Tank Mark IX No. 936 (E1949.364)
The Mark IX was designed to solve the problem of moving infantry across the battlefield with the fighting tanks. The further tanks advanced during an attack the further the infantry had to go to keep up with them and often over very difficult ground under continuous enemy fire. The first attempt to solve this came in the summer of 1918 when troops were carried inside tanks, in the longer Mark V* model, but they also suffered from the heat and exhaust fumes.
Manufactured by Marshalls of Gainsborough the Mark IX (known to troops as The Pig) was the first purpose built Infantry Carrier. Large doors replaced the gun sponsons and there was space inside for up to 30 armed troops, with provision for them to shoot through loopholes. As an alternative the Mark IX could carry up to 10 tons of stores, such as ammunition or fuel, or be modified into an armoured ambulance.

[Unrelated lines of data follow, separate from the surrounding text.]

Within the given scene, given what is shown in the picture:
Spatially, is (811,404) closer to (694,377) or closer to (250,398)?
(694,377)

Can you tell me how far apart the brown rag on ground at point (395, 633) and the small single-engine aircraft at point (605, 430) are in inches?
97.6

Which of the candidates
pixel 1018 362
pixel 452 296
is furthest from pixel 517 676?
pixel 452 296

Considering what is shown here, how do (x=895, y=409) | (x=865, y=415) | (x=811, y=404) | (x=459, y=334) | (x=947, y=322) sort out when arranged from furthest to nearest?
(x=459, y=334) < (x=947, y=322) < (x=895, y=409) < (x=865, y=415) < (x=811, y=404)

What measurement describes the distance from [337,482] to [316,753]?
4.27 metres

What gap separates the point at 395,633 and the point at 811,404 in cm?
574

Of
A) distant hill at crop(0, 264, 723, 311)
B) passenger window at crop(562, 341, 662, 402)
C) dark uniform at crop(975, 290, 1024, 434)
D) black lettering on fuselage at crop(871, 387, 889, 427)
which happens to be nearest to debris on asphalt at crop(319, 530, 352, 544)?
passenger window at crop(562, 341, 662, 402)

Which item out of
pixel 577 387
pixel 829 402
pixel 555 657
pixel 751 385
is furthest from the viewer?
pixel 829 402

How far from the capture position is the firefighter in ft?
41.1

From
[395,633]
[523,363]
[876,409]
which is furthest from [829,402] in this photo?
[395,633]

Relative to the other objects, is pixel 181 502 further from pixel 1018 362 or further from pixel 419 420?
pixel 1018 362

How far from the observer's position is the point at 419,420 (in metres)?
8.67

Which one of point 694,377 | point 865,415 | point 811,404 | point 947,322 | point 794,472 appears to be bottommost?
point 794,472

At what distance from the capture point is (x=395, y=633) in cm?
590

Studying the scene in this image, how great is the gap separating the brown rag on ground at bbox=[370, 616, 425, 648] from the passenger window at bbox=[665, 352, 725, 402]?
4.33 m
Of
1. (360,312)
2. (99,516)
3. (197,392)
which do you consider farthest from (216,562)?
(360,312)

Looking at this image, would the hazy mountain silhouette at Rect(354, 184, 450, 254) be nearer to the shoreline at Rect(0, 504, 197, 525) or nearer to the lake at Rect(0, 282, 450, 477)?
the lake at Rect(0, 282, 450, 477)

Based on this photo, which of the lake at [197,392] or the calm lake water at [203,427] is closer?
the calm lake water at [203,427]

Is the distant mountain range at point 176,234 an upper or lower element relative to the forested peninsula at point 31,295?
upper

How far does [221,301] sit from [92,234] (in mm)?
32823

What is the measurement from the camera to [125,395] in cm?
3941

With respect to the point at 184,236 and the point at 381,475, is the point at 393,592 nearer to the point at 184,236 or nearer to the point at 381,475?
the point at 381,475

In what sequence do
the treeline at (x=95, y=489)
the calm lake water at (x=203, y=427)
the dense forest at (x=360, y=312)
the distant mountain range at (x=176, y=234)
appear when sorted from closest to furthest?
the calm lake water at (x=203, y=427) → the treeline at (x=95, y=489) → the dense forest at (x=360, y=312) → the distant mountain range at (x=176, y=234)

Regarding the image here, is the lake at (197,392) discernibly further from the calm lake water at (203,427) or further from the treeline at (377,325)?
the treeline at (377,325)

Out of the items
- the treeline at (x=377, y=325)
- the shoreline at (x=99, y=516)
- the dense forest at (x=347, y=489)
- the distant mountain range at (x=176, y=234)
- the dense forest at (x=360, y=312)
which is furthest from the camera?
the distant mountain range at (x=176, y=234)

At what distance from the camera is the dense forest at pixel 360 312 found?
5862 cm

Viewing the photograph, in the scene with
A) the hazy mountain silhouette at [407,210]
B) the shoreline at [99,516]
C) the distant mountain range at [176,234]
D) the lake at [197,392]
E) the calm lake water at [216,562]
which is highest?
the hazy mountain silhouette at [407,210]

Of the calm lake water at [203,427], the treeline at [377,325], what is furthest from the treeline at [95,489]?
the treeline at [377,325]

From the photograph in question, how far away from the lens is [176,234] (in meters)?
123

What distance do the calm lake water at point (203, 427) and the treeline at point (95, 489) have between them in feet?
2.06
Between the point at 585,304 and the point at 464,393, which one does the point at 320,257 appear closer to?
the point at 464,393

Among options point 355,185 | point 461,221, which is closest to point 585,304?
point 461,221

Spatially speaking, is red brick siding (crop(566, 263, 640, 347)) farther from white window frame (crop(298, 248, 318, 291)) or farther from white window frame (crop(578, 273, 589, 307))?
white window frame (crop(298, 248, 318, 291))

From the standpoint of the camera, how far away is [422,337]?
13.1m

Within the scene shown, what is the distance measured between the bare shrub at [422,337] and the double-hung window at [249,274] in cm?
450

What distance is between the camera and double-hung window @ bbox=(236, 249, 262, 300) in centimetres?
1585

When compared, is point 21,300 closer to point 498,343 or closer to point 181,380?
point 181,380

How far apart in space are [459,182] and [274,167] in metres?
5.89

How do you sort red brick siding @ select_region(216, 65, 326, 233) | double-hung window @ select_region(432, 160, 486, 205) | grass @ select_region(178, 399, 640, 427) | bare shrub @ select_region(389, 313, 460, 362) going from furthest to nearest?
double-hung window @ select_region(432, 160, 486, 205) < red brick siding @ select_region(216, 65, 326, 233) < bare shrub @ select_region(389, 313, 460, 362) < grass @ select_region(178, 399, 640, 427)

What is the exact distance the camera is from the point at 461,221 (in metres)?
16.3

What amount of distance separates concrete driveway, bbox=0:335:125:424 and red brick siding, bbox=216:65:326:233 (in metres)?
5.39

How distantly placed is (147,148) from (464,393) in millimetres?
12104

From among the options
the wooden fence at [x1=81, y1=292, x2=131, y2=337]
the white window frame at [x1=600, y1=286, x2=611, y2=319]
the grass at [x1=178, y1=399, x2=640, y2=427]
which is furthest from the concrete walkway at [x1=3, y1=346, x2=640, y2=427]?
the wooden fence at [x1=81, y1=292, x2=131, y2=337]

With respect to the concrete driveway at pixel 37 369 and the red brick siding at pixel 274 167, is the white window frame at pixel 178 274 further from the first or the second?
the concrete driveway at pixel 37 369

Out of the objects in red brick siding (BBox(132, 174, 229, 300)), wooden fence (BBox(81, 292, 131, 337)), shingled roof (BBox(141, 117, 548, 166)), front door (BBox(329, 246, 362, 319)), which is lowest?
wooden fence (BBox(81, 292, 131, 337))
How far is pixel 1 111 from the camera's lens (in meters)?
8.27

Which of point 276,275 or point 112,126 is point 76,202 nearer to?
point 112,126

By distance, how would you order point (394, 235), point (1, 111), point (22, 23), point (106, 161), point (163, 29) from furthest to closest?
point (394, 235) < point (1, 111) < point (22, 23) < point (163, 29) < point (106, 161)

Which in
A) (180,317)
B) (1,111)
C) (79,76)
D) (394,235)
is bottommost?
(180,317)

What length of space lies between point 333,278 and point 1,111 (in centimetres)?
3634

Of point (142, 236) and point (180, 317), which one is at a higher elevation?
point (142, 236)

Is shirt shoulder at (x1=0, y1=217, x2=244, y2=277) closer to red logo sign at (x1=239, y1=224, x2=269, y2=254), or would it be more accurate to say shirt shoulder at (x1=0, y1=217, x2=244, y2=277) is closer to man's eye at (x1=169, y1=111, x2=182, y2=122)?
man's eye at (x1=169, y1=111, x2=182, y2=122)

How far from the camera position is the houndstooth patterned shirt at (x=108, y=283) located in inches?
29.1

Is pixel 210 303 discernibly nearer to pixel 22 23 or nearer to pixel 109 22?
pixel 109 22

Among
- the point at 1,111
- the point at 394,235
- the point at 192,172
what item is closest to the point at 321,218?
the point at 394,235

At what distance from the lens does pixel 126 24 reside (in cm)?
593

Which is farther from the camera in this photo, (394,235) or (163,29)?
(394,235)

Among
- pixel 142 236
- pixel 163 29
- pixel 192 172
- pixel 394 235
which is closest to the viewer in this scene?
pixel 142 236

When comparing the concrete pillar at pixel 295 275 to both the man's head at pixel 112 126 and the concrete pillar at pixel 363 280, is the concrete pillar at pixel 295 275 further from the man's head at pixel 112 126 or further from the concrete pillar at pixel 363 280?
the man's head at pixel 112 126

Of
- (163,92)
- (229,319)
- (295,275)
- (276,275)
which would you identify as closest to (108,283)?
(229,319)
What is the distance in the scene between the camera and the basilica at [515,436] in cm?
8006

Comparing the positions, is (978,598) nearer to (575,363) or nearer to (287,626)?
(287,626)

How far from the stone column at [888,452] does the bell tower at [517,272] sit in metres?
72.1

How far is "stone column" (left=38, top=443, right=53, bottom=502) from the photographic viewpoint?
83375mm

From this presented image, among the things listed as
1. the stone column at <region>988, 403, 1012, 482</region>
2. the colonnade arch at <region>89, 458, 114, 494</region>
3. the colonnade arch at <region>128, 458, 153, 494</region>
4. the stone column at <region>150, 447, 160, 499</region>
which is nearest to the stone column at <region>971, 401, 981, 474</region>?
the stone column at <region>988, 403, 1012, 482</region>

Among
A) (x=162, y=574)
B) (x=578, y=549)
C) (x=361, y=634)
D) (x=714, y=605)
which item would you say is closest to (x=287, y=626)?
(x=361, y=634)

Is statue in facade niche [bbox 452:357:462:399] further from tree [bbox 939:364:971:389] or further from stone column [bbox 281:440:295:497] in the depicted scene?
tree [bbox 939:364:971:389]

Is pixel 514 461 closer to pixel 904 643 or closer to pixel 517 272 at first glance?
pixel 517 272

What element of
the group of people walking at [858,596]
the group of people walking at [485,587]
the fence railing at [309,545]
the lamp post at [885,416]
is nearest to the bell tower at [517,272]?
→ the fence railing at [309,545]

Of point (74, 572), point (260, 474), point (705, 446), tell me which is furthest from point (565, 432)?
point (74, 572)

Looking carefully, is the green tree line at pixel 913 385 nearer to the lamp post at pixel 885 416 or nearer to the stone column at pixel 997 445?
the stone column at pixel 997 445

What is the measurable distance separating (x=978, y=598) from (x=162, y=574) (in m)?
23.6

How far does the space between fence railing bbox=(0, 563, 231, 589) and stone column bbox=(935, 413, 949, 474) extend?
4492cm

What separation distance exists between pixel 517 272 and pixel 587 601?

In the event the idea was never tested in battle. Only one tank was finished at the time of the Armistice and they did not last long in post-war service. To make matters worse the whole idea of Infantry Carriers was dropped until nearly half way through the Second World War, at least as far as Britain was concerned. In November 1918 one Mark IX was fitted with buoyancy equipment and tested on Hendon Reservoir, making it the first amphibious tank.